**Exercise passage**

The bombshell the government of Premier François Legault dropped on Quebec’s three English universities last week by doubling tuition for students from out of province will no doubt be catastrophic for their enrolment.
But the punitive policy announced as part of a new “offensive” to reinforce the French language will damage much more than recruitment at the three schools.
McGill, Concordia and Bishop’s University have long drawn a significant portion of their student bodies from the rest of Canada, part of a rich tradition of educational exchange, co-operation and opportunity that has fostered academic excellence. It’s an arrangement that also works both ways.
At a time in their lives when young adults are looking to spread their wings and expand their horizons, some students not only seek to leave home for their undergraduate or master’s degrees, but to move elsewhere in the country. Many from outside Quebec are drawn to vibrant, exciting, dynamic Montreal, one of the best cities in the world to be a student. And some Quebecers go in the opposite direction.
What’s so wrong with that? Section 6 of the Canadian Constitution governing “mobility rights” makes this possible — desirable, even — promising that every citizen and permanent resident has the “right to move and take up residency in any province and to pursue the gaining of a livelihood in any province.”
That’s why there’s no border checkpoint where Highway 20 turns into the 401, Quebecers who get hurt skiing at Whistler are entitled to care at B.C. hospitals and Montrealers can get jobs in Toronto without needing a work permit.

**Supplied entries**

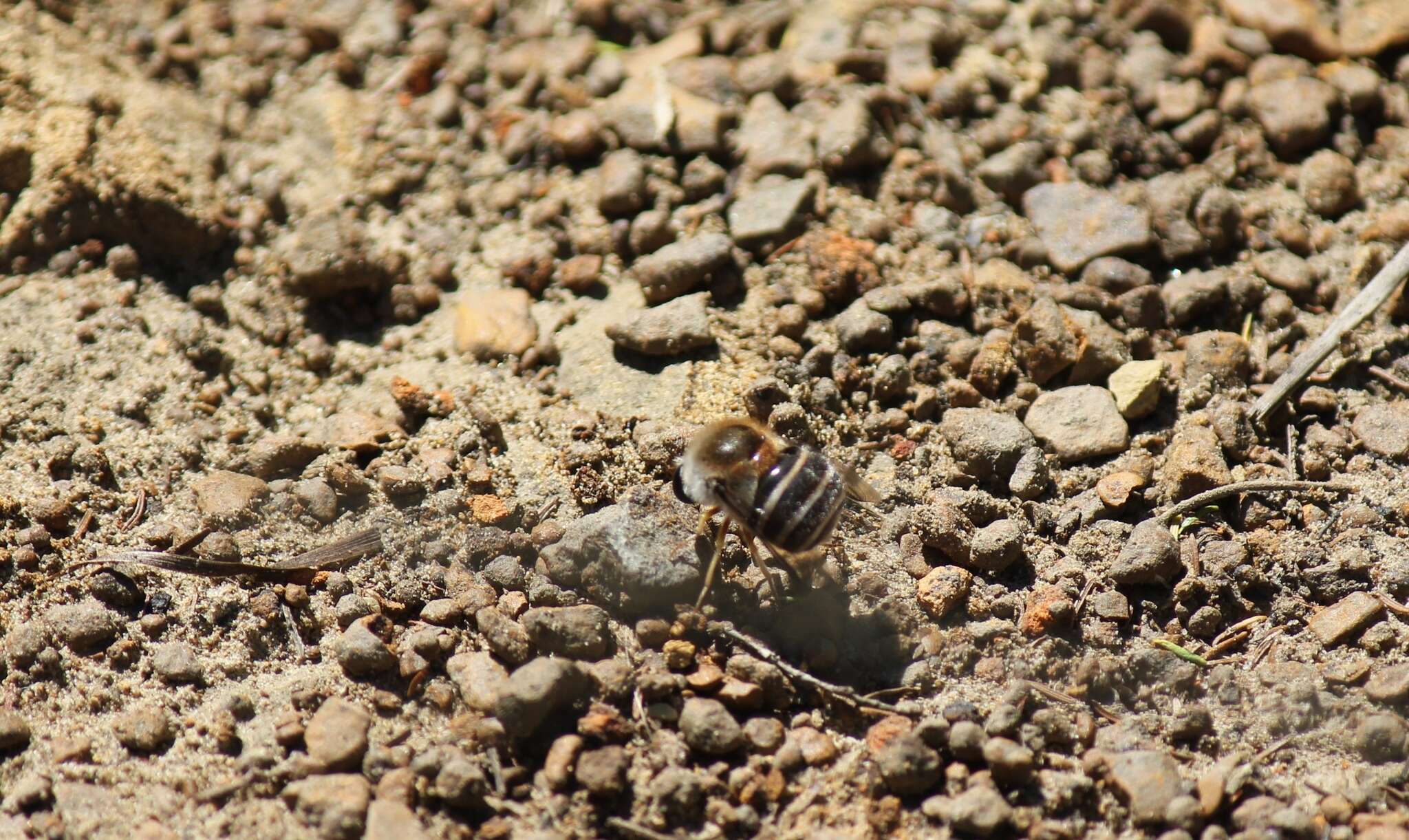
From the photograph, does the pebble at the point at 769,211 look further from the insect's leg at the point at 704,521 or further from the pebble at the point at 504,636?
the pebble at the point at 504,636

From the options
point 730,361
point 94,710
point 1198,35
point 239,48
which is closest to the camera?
point 94,710

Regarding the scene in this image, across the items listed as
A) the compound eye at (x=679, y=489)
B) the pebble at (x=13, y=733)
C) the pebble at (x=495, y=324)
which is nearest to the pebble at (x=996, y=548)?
the compound eye at (x=679, y=489)

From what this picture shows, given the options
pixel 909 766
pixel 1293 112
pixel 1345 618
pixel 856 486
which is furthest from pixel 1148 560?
pixel 1293 112

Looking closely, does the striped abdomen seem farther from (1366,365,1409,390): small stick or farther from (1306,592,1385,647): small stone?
(1366,365,1409,390): small stick

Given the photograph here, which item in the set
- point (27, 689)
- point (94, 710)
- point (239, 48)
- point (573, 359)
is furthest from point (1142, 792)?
point (239, 48)

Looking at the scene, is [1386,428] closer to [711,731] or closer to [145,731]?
[711,731]

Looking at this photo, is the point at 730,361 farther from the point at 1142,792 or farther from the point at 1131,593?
the point at 1142,792
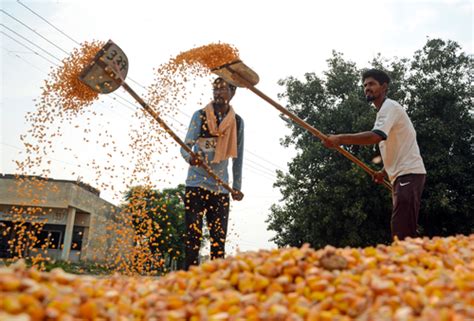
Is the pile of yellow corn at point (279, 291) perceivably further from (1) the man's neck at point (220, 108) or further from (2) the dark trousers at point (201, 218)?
(1) the man's neck at point (220, 108)

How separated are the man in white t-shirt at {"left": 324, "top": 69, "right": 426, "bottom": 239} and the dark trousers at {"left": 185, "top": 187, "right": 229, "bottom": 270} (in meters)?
1.48

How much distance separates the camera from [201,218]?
4395 millimetres

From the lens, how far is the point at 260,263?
2.00 meters

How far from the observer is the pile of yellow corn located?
145cm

**What is being asked**
Output, word for word, the part of the Quebec tuition piece above that opens with the words containing "That’s why there’s" and closes with "a work permit.".

**Answer section**
That’s why there’s no border checkpoint where Highway 20 turns into the 401, Quebecers who get hurt skiing at Whistler are entitled to care at B.C. hospitals and Montrealers can get jobs in Toronto without needing a work permit.